From what I hear they are doing very well.


----------



## icefalkon (Dec 16, 2007)

Apprentices are guaranteed work throughout their tenure. They are eligible to be laid off when they complete the Program.


----------



## HackWork (Oct 2, 2009)

icefalkon said:


> Apprentices are guaranteed work throughout their tenure. They are eligible to be laid off when they complete the Program.


Is this a 363 policy? If there is no work, does the local pay them?

While apprentices usually always work, about 7 years ago my local hit 100 apprentices out of work.


----------



## icefalkon (Dec 16, 2007)

HackWork said:


> Is this a 363 policy? If there is no work, does the local pay them?
> 
> While apprentices usually always work, about 7 years ago my local hit 100 apprentices out of work.


No the individual Local does not pay them, the Contract has a stipulation that provides for that. 

You had 100 Apprentices out of work? What local are you in? We have 2000 Apprentices here in LU#3 that are kept working for 4 straight years...until they become MIJ's. Even during the time from 2009 until 2013 when we were at 49% employment the Apprentices are kept working. When you get into LU#3, it's guaranteed that you stay employed as you are essentially an "indentured apprentice".


----------



## HackWork (Oct 2, 2009)

icefalkon said:


> No the individual Local does not pay them, the Contract has a stipulation that provides for that.

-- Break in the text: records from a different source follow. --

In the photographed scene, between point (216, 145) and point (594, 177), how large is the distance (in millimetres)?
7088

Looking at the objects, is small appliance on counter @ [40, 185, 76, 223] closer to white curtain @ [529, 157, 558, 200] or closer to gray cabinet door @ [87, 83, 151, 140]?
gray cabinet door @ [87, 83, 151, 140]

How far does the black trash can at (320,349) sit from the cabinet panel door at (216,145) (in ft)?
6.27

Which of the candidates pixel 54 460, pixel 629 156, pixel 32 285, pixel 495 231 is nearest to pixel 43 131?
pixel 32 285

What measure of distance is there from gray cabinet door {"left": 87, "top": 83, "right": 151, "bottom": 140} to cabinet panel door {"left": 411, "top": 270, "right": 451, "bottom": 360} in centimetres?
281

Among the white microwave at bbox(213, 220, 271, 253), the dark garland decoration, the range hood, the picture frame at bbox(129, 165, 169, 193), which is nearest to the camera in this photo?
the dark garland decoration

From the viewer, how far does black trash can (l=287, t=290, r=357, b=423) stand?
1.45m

 How does the contract enforce that? By making contractors keep apprentices on the payroll when there is no work?



> You had 100 Apprentices out of work? What local are you in?


Yes, over 100. Local 102.



> We have 2000 Apprentices here in LU#3 that are kept working for 4 straight years...until they become MIJ's. Even during the time from 2009 until 2013 when we were at 49% employment the Apprentices are kept working. When you get into LU#3, it's guaranteed that you stay employed as you are essentially an "indentured apprentice".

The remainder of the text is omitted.